From left, Speaker of the House Paul Ryan, R-Wis., House Majority Whip Steve Scalise, R-La., and Majority Leader Kevin McCarthy, R-Calif., meet with reporters after House Republicans held a closed-door strategy session as the deadline looms to pass a spending bill to fund the government by week's end, on Capitol Hill in Washington, Tuesday, Dec. 5, 2017.
Top Republicans delayed a planned House vote on a short-term budget bill Tuesday to give themselves time to quell party divisions and avert a partial government shutdown by the weekend.
Jordan and a handful of his fellow Freedom Caucus colleagues gave Republican leadership a scare Monday night when they threatened to vote against sending tax reform legislation to a conference committee. They have yet to say what they will do.
But hours before Trump was to bargain with congressional leaders at the White House over longer-term spending decisions, Meadows said the conservatives would oppose any agreement they feel allows excessive federal spending.
McConnell, R-Ky., said he was hoping that Senate Minority Leader Chuck Schumer, D-N.Y., and Democrats "will continue to work with us in good faith to pass this short-term funding bill and maintain the critical functions of the federal government". That didn't happen on Thursday, but the clock is now reset for December 22 with no promises from conservative lawmakers.
A key House Republican leader acknowledges that some tax cuts in the sweeping tax legislation must expire to comply with Senate budget rules.
Pelosi also told reporters Thursday that lawmakers "will not leave here" without a deal to help immigrants who came to the US illegally as children and are enrolled in the Deferred Action Childhood Arrivals (DACA) program, which Trump ended three months ago.
Still, that will likely be a tough sell to Democrats in negotiations over the next two weeks.
Despite having to push back the timing of the bill, House Speaker Paul Ryan told reporters he was optimistic they'd have enough votes to get legislation through the House.
We'll see what happens. One Freedom Caucus member, Rep. Dave Brat, R-Va., said conservatives wanted leaders' assurances that they wouldn't agree to unacceptably higher spending.
The two Democrats said in a statement that nothing specific had been agreed at the meeting, which included a briefing from Secretary of Defense Jim Mattis about military issues. But lawmakers and President Donald Trump still have longer-range disputes to settle over spending, immigration and other issues before they can declare budget peace.

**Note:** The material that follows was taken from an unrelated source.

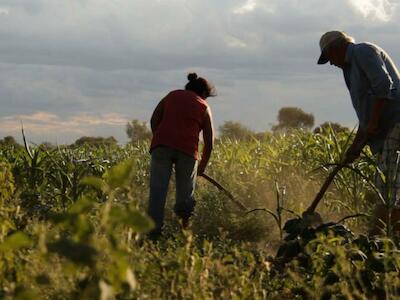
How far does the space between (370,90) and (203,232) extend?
243 centimetres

The White House is confident foresees a compromise with lawmakers that will include increases in defense and non-defense spending, White House legislative affairs director Marc Short told Reuters. That widely popular program provides medical care to more than 8 million children. It praised Pelosi and Schumer for choosing to "put their responsibility to the American people above partisanship" and said Trump was anticipating productive talks between "leaders who put their differences aside".
With the budget chafing under spending caps imposed by a 2011 bipartisan budget deal, Democrats want defense and domestic programs to get equal funding increases. There are also demands for money for battling opioid abuse.